ПРИВЕДЁННЫЙ ТЕКСТ:
::::::::

Каждый день новый мужик стережет, по очереди, и один раз уже вся деревня его простерегла. Теперь опять сначала пошло… А ты сам откуда будешь?
– Из Петербурга.
– Из Петербурга? – и вотяки переглянулись и замолчали; затем сказали между собой несколько фраз по-вотяцки и опять уставились на меня испуганными светлыми глазами. Меня же ошеломила эта неожиданная встреча с трупом. Вспомнилось «мултанское дело» [179]179
Мултанское дело. – В 1892 году недалеко от села Старый Мултан Малмыжского уезда Вятской губернии, на лесной тропе между деревнями Аныком и Чульей, был найден обезглавленный труп нищего Матюшина. Группа мултанских вотяков была обвинена в убийстве с ритуальной целью. Возник громкий процесс, длившийся 4 года; вотяков защищали В. Г. Короленко, русская прогрессивная общественность, и в 1896 году суд вынес оправдательный приговор.
[Закрыть]. Старый казенный лес, которым я только что шел и любовался, как тихо покачивались и глухо шумели высокие ели, теперь стал казаться мрачным. Вотяков, видимо, встревожило то, что прибыл я из Петербурга:
– Зачем ты к нам пришел? Не подослан ли ты, хочешь узнать, как мы живем? Ты думаешь, мы какое злое дело делаем? А мы никому не вредим, живем тихо. Это русские мужики на нас говорят, что мы «человека молим»– это пустое! Это они с досады говорят, хотят у нас отобрать наши земли…
– Что же они о вас говорят?
– А говорят, что мы человека подвешиваем над котлом и ножичками колем, чтобы кровь текла, а эту кровь будто собираем в чашечки и пьем. Это все пустое! Вот и теперь, напрасно мы стережем этого мертвого мужика в песке и керосином поливаем; думают, верно, что мы его «замолили». А это пустое! Мужичок – с горя убил себя! Был он парень молодой да бедный, нанялся пахать поле у одного мужика, еще того беднее. А как стал пахать, так соху ему ненароком и сломал! Пришел к тому мужику и плачет, – сломал я твою соху, говорит, зачем я взялся пахать? Кабы не я, ты бы еще долго этой сохой работал! А новую соху тебе не могу купить. Что ты теперь будешь делать? И так он убивался-убивался, да и пропал из деревни. Испугались мужики, пошли в лес его искать, а он уже удавился!..
Мне стало жутко. Я видел, что здесь опять тайна, что мне не дождаться от вотяков ясного безбоязненного разговора. Они напуганы и в самом простом вопросе видят заднюю мысль.
– Как называется ваша деревня?
– Гузношур-Кибья.
– Есть в деревне хоть один русский человек?
– На деревне у нас есть один русский – лесной стражник. Если хочешь к нему пройти, так иди по тропинке, четвертая изба с краю будет, как выйдешь из лесу.

::::::::

ПРИВЕДЁННЫЙ ПЕРЕЧЕНЬ:

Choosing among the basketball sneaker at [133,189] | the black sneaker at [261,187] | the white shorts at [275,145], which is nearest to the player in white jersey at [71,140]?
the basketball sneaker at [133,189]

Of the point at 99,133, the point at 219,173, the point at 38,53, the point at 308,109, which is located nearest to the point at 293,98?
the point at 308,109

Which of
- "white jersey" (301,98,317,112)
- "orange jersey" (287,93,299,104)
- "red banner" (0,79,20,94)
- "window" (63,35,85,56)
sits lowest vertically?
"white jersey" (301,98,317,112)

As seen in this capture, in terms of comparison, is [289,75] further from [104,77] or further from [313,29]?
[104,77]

::::::::

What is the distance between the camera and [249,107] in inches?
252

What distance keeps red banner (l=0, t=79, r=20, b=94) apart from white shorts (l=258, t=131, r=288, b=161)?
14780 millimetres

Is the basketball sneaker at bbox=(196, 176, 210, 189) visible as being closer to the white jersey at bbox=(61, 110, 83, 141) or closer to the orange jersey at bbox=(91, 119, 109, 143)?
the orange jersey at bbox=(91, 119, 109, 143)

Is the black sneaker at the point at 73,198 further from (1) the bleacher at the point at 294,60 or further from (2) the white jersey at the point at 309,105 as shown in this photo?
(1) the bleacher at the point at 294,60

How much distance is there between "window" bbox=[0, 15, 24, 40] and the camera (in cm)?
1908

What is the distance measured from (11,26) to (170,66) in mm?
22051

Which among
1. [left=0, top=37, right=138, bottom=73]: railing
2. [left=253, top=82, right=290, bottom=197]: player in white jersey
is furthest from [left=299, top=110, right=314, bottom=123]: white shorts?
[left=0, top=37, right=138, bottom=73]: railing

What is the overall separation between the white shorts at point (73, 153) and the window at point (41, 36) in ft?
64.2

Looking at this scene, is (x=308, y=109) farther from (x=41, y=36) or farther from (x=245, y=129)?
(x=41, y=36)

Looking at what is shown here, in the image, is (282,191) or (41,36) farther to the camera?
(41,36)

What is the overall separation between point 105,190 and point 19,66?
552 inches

::::::::

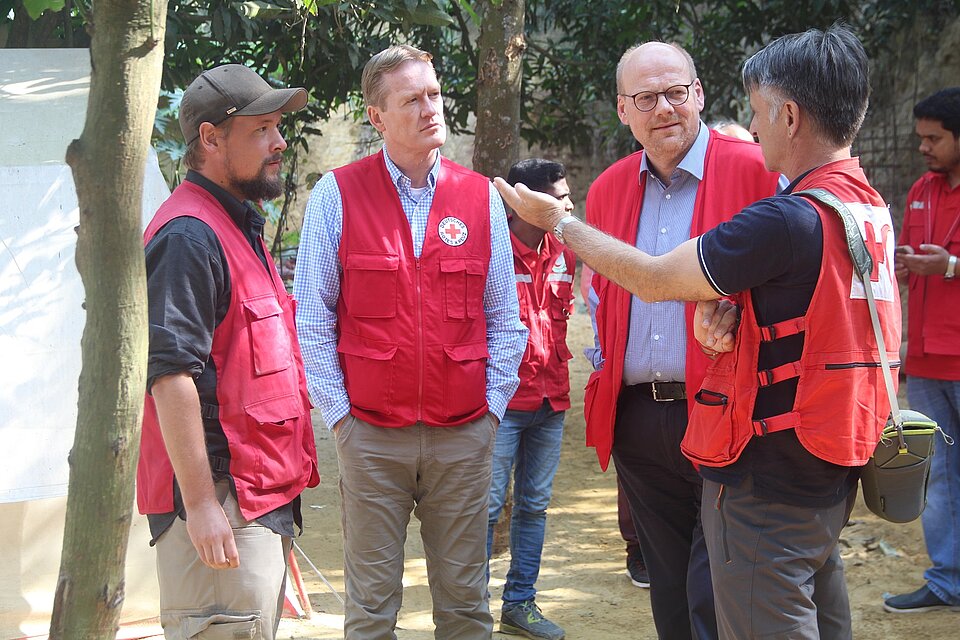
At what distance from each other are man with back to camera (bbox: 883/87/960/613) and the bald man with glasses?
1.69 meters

::::::::

УСЛОВИЕ ЗАДАНИЯ:
Отредактируйте отрывок текста о вотяках от слов «Каждый день новый» вплоть до слов «вынес оправдательный приговор.» включительно, заменив «Петербурга» на «Москвы». Перечень к этому заданию никакого отношения не имеет.

ОТВЕТ НА ЗАДАНИЕ:
Каждый день новый мужик стережет, по очереди, и один раз уже вся деревня его простерегла. Теперь опять сначала пошло… А ты сам откуда будешь?
– Из Москвы.
– Из Москвы? – и вотяки переглянулись и замолчали; затем сказали между собой несколько фраз по-вотяцки и опять уставились на меня испуганными светлыми глазами. Меня же ошеломила эта неожиданная встреча с трупом. Вспомнилось «мултанское дело» [179]179
Мултанское дело. – В 1892 году недалеко от села Старый Мултан Малмыжского уезда Вятской губернии, на лесной тропе между деревнями Аныком и Чульей, был найден обезглавленный труп нищего Матюшина. Группа мултанских вотяков была обвинена в убийстве с ритуальной целью. Возник громкий процесс, длившийся 4 года; вотяков защищали В. Г. Короленко, русская прогрессивная общественность, и в 1896 году суд вынес оправдательный приговор.